Elle et son mari s'abstiennent de parler des deux fois où leur fille s'est automutilée.
"Les deux fois, je me sentais vraiment mal et je ne pouvais pas le traiter.
Quand elle a fait cela, elle m'a dit qu'elle l'avait fait parce qu'elle espérait qu'elle serait morte de ses parents et que son frère irait dans un pays tiers sûr », dit Shanthi.
Il y a aussi eu des cas et des allégations d'agression et de harcèlement sexuels dans le camp par d'autres migrants, y compris contre des enfants.

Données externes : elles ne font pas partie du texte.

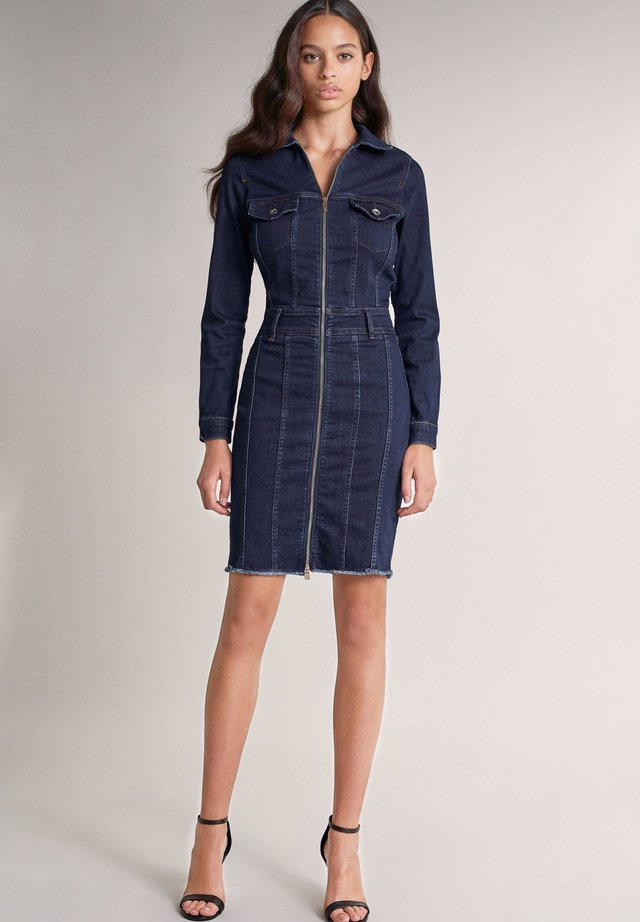 Denim dress - blau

« Plus de trois ans, nous avons tant souffert.
Je ne sais pas comment nous avons survécu », dit Shanthi.
Tout au long du séjour des Tamouls sur l'île, les autorités britanniques ont reconnu qu'il ne s'agissait pas d'un endroit approprié pour elles et ont déclaré qu'elles cherchaient des solutions à long terme.
Le gouvernement a déclaré que le bien-être et la sécurité du groupe étaient la « priorité absolue ».
Shanthi dit que le moment le plus heureux dans le camp est venu récemment quand les officiels ont annoncé qu'ils seraient amenés au Royaume-Uni, où ils auraient le droit de rester pendant six mois.
Shanthi dit que personne dans le camp n'a dormi cette nuit-là.
À son arrivée au Royaume-Uni, Shanthi dit qu'elle a été frappée par le « froid » - et c'était comme se réveiller d'un coma.
Elle avait oublié comment télécharger des applications, envoyer des messages WhatsApp ou payer dans les magasins.
Ses enfants parlent de commencer l'école, de se faire des amis et de monter dans un bus à deux étages.
Mais l'avenir à long terme de la famille reste incertain.
Ils ont maintenant déposé des demandes d'asile au Royaume-Uni dans l'espoir de rester.
Si elles échouent, elles seront probablement renvoyées au Sri Lanka.
Le Royaume-Uni a accepté plus tôt cette année de remettre les îles Chagos à Maurice dans un mouvement historique.
En vertu de l'accord, qui doit encore être signé, Diego Garcia continuerait à fonctionner comme une base militaire britannique-américaine, mais Maurice assumerait la responsabilité de tout futur arrivée de migrants.
Shanthi a apporté un obus avec elle de Diego Garcia pour se souvenir de son temps là-bas.
Un jour, elle a l'intention de le mettre sur une chaîne et de le porter autour de son cou.
Rapport supplémentaire de Swaminathan Natarajan.